I was on the Kennedy show on Fox Business to discuss the legal issues surrounding Virginia Lt. Governor Justin Fairfax and his accusers.
KENNEDY: The woman who has accused Virginia’s Lt. Governor Justin Fairfax of sexual assault reportedly planning on meeting with prosecutors in Boston about the alleged incident, this according to an attorney for Dr. Vanessa Tyson. The DA offered to investigate Tyson’s claim that Fairfax assaulted her during the 2004 Democratic National Convention. The Massachusetts statute of limitations for sexual assault is 15 years and that means criminal charges would have to be filed before July of this year. Fairfax continues to deny Tyson’s allegations, claiming their encounter was consensual and is prepared to counter any criminal complaints against him. So should we expect charges against Fairfax anytime soon? joining me now– attorney Gayle Trotter. So obviously the statute of limitations is running out in just a few months. Is that enough time to complete an investigation for the Suffolk County District Attorney in Massachusetts and potentially bring charges?
TROTTER: It should be enough time because as you noted the person who’s making the allegations said that through her attorney that she’s willing to cooperate with the investigation. Justin Fairfax has said that he’s willing to cooperate with the investigation. He said that he wants a fair and impartial investigation into the allegations. Since there’s probably no physical evidence in the circumstance that needs to be collected to have a chain of custody or investigated in that way, you’re really relying on the statements of the parties in to see if there’s any corroboration, contemporaneous corroboration and the credibility of all of the witnesses involved. So there’s certainly enough time to investigate it. I do think it’s really important to remember that Justin Fairfax is entitled to due process.
KENNEDY: Yeah, do the due. I don’t have a problem with that at all. I don’t think there should be a rush to judgments on either side. It seems like this is the more appropriate avenue versus an FBI investigation . . .
TROTTER: Right, which is crazy.
KENNEDY: . . . As with Justice Kavanaugh, you know he saying I passed an FBI background check but that’s not necessarily going to tease out these individual allegations, especially when accusers were silent during the background check process and investigators might not have known to talk to them at all.

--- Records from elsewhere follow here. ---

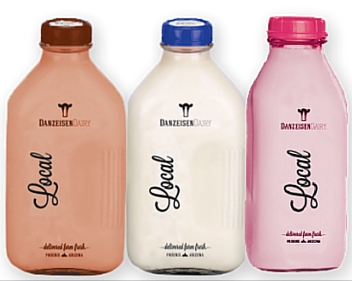 “Local Dairy Delights: Elevate Your Healthy Lifestyle with Fresh Milk Options”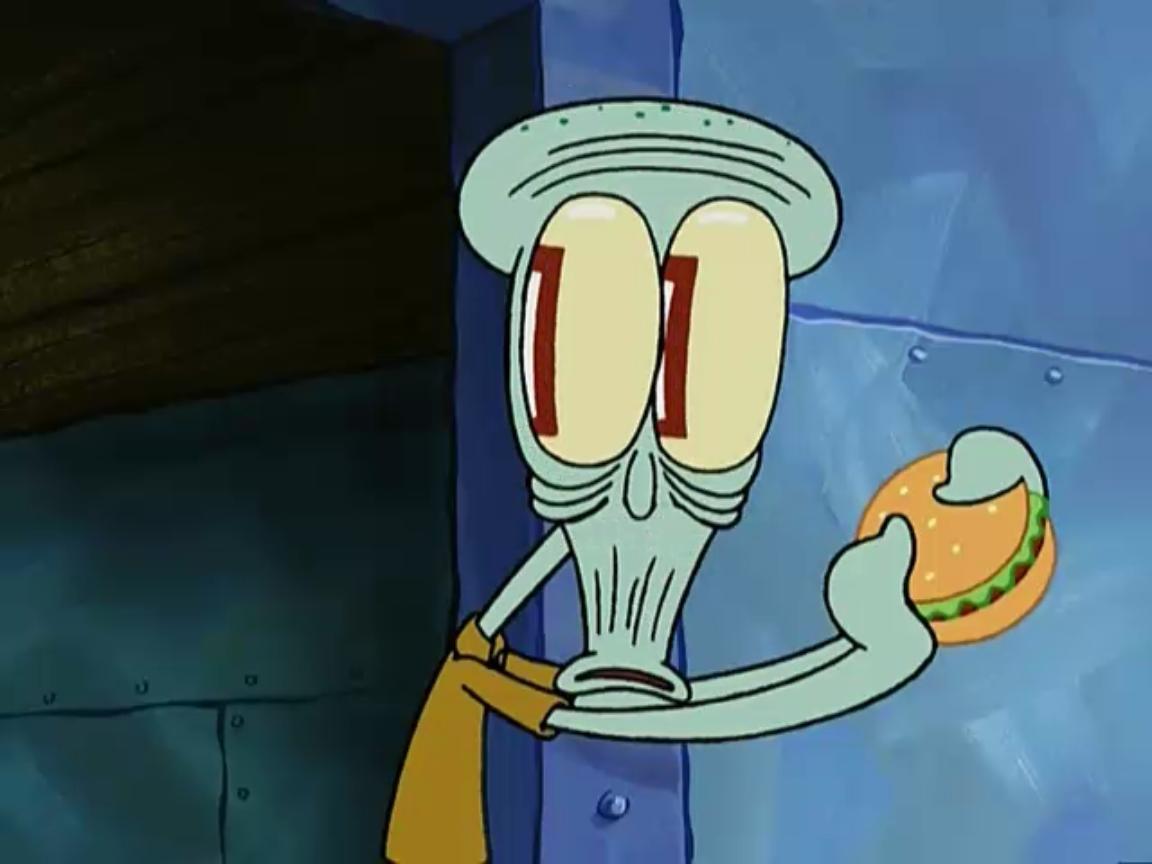 Quickly Picture Of Squidward Tentacles Practi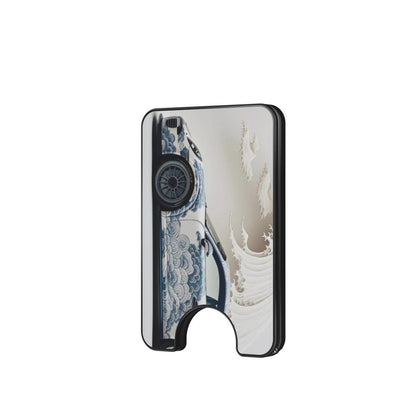 Magnetic wallet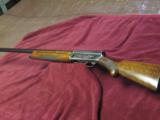 Browning Light 12ga Belgium made 1959 - 2 of 12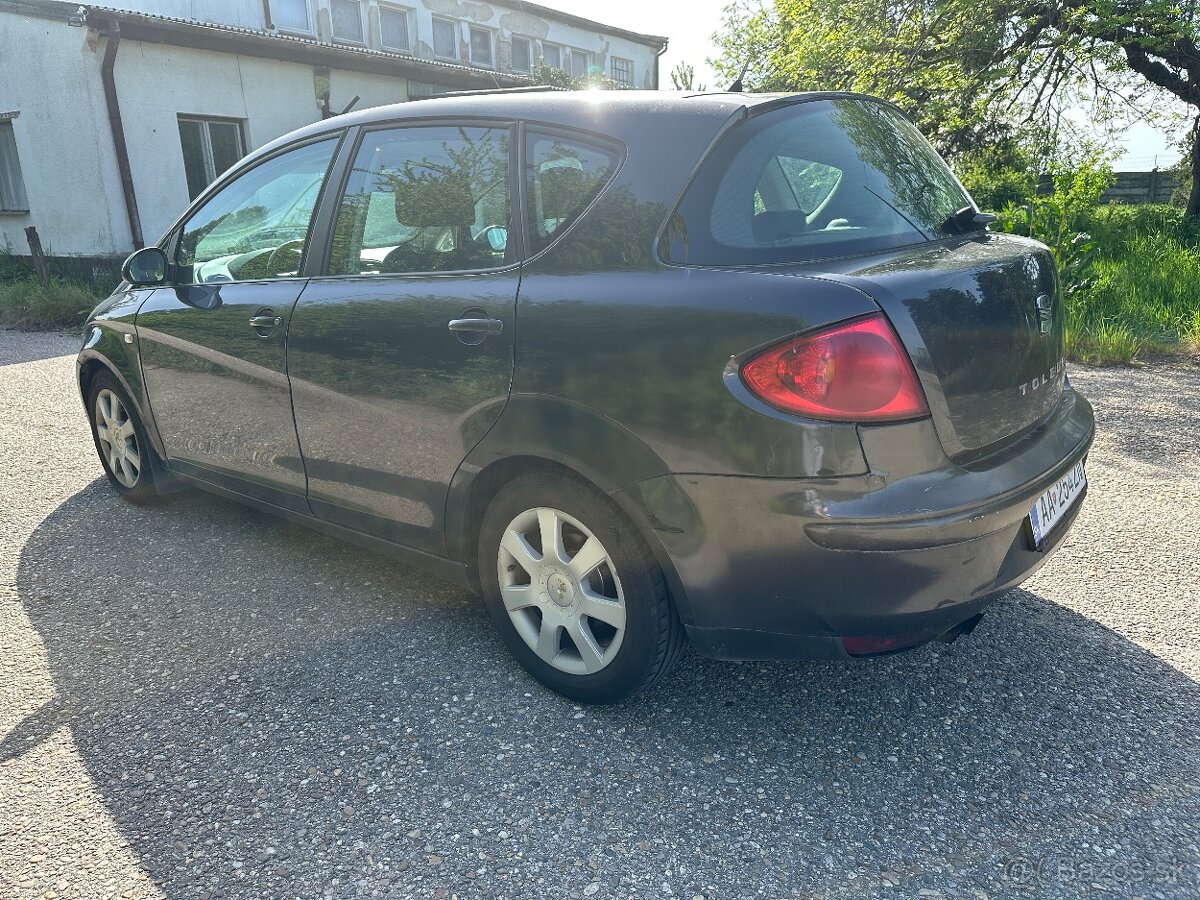Seat Toledo 1.9 TDi 77kW - 5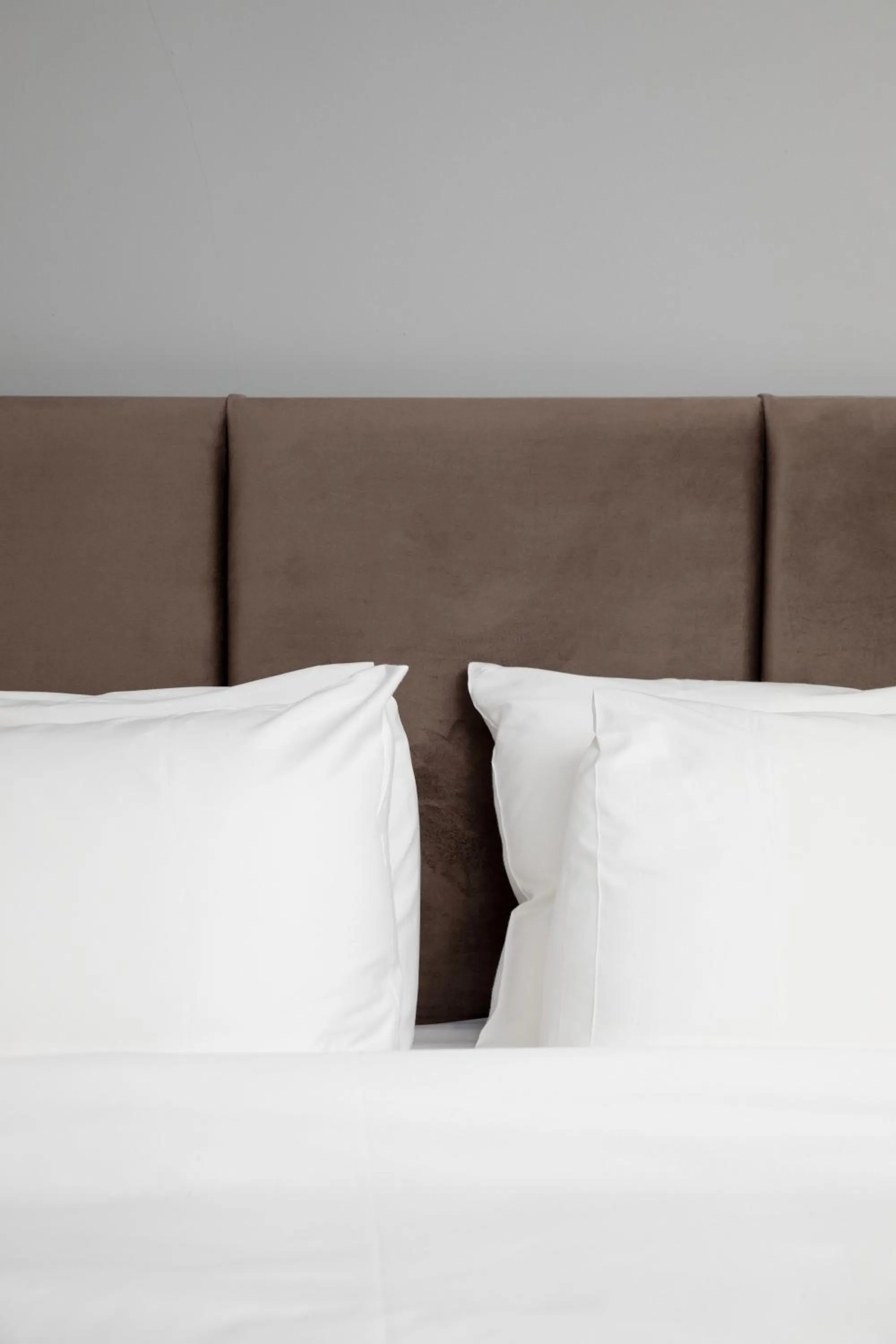 Bed in Bob W London Hyde Park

TROTTER: Right, the FBI investigation–I don’t even know why Justin Fairfax was suggesting that unless he was trying to say that there was some larger conspiracy attacking him, which there it’s been some discussion of that in the press related to political machinations but this is a state offense and the FBI doesn’t have a part in this at all. You would have to look at the state in question and like you said there’s a 15 year statute of limitations that pertains to this case. It would really be on the District Attorney in Suffolk County Massachusetts to decide whether to go forward and press charges.
KENNEDY: Now the other case involves a young woman that Justin Fairfax went to college with at Duke and she has presented a little bit more evidence of some of the conversations that she’s had with people at least a few years ago. She says that she filed a complaint of sexual assault with Duke University back in 2000 when she was allegedly assaulted by a basketball player there who went on to play in the NBA. How do you fold that case into this and has the statute of limitations in North Carolina run out?

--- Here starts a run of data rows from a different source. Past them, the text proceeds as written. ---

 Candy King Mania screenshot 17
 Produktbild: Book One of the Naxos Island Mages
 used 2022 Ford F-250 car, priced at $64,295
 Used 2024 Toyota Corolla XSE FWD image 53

TROTTER: Right, in North Carolina does not have the same legal requirements or laws of Massachusetts does. They don’t have a statute of limitations on forceable rape. The allegations or little bit different on the facts for the Massachusetts allegations versus the North Carolina allegations. Remember you’ve got–it’s kind of 2 tracks going right now– you’ve got the legal accusations and the ramifications from those accusations and then you’ve got the political ramifications. At some point Dr. Tyson’s attorneys were saying if an impeachment process in Virginia did not happen, which the Democrats have backed off of on Monday, then they would look at going to Massachusetts in pursuing criminal charges and an investigation at that being said that point.
KENNEDY: Yeah, so then the Democratic legislature would have no choice but to potentially begin impeachment proceedings against lieutenant governor.

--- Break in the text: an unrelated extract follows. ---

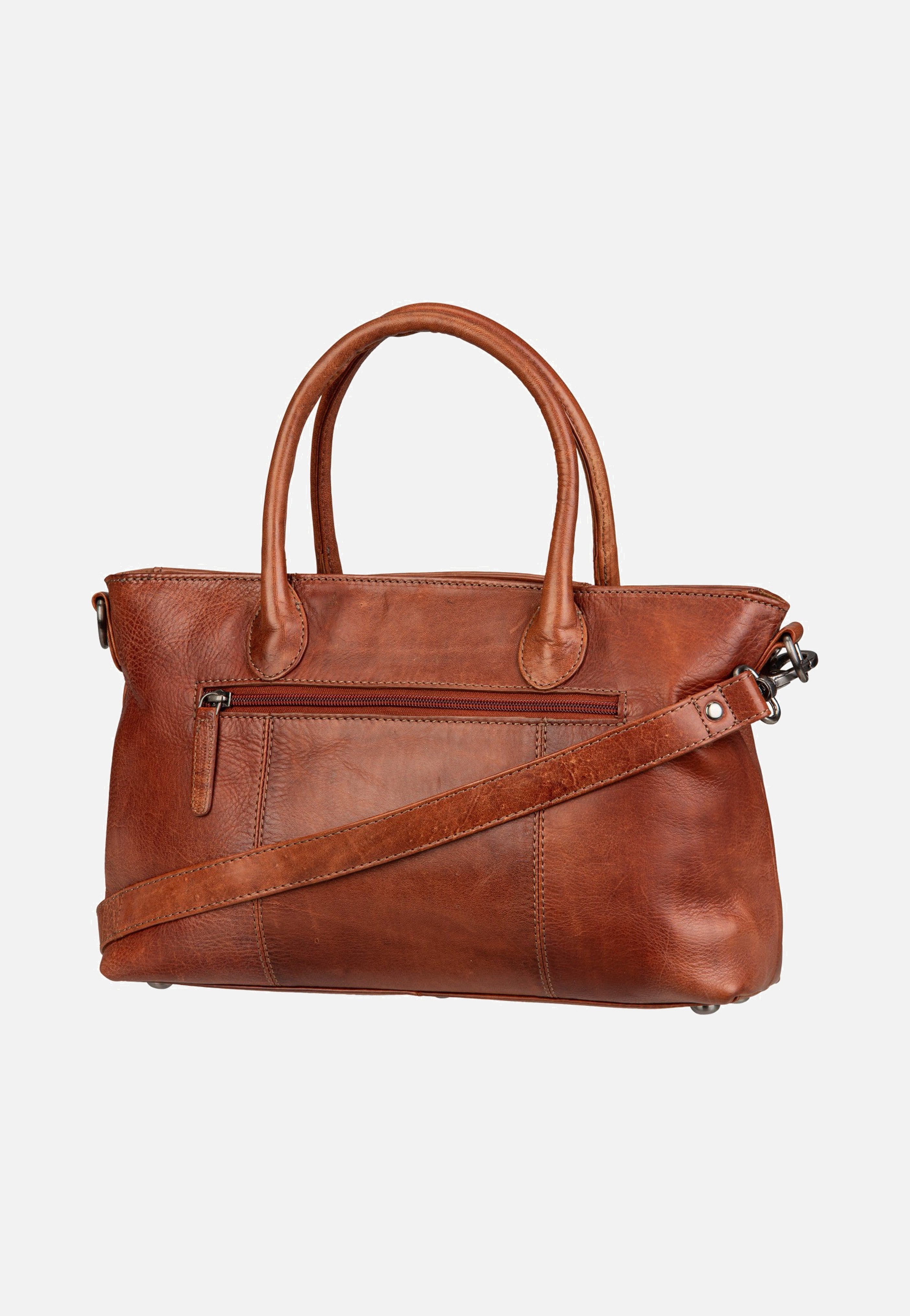 Pergamino 0220 Cognac - Shopper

TROTTER: They would have a choice but they would pay a political price if they had a lieutenant governor who had either been charged or convicted of such a serious crime and they did not take action under the Virginia constitution which allows for an impeachment for high crime or misdemeanor but it doesn’t require impeachment.
KENNEDY: This is a horrible, horrible moment for politicians in Virginia, my goodness and it’s only getting worse here.
KENNEDY: Gayle Trotter, thank you so.
TROTTER: Great to be with you Kennedy.